‘Nationwide chaos’: Deadly Peru protests spread to the capital
The destruction of the building, a nearly century-old mansion in the center of the city, was described by officials as the loss of “monumental property.” The authorities are investigating the causes.
Romero affirmed that the fire was “properly planned and arranged.”
Thousands of protesters descended on Lima this week calling for change and angered by the rising death toll from the protests, which officially stood at 45 on Friday.
The riots had been concentrated until this week in southern Peru.
In the Cusco region, Glencore’s main Antapaccay copper mine suspended operations on Friday after protesters attacked the facility, one of the largest in the country, for the third time this month. Swiss-based Glencore is Australia’s largest coal miner.
The airports of Arequipa, the southern city of Juliaca and Cusco, the gateway to Machu Picchu, were also attacked by protesters, dealing a new blow to Peru’s tourism industry. Australians were among hundreds of tourists stranded when protests broke out near the popular Inca ruins.
“It is a national chaos, you cannot live like this. We are in terrible uncertainty: the economy, vandalism,” said Leonardo Rojas from Lima.
The government has extended the state of emergency to six regions, restricting some civil rights.
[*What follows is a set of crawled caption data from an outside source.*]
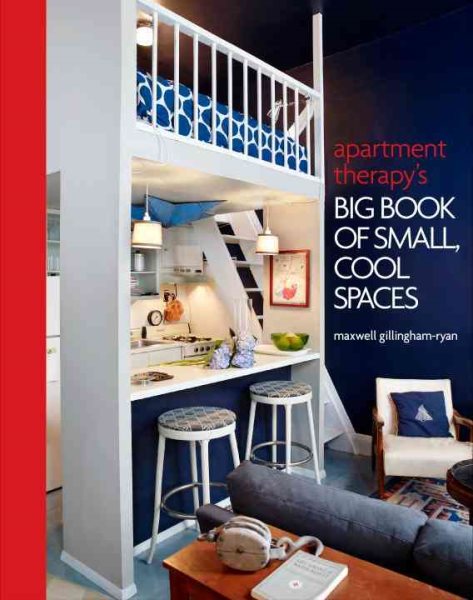 Apartment Therapy's Big Book of Small, Cool Spaces cover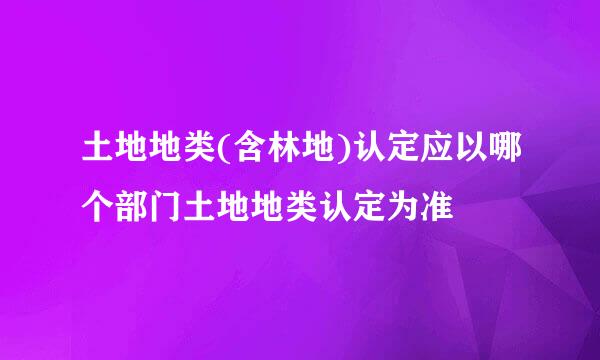 土地地类(含林地)认定应以哪个部门土地地类认定为准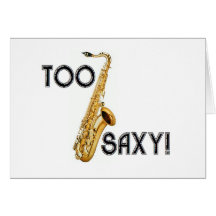 Too Saxy! Card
But Boluarte has dismissed calls for him to resign and hold early elections, instead calling for dialogue and vowing to punish those involved in the riots.
“All the rigor of the law will fall on those people who have acted with vandalism,” said Boluarte.
Some locals pointed the finger at Boluarte, accusing her of failing to act to quell the protests. Some say that Castillo is its legitimate president.
Human rights groups have accused the police and army of using lethal firearms. Police say protesters have used weapons and homemade explosives.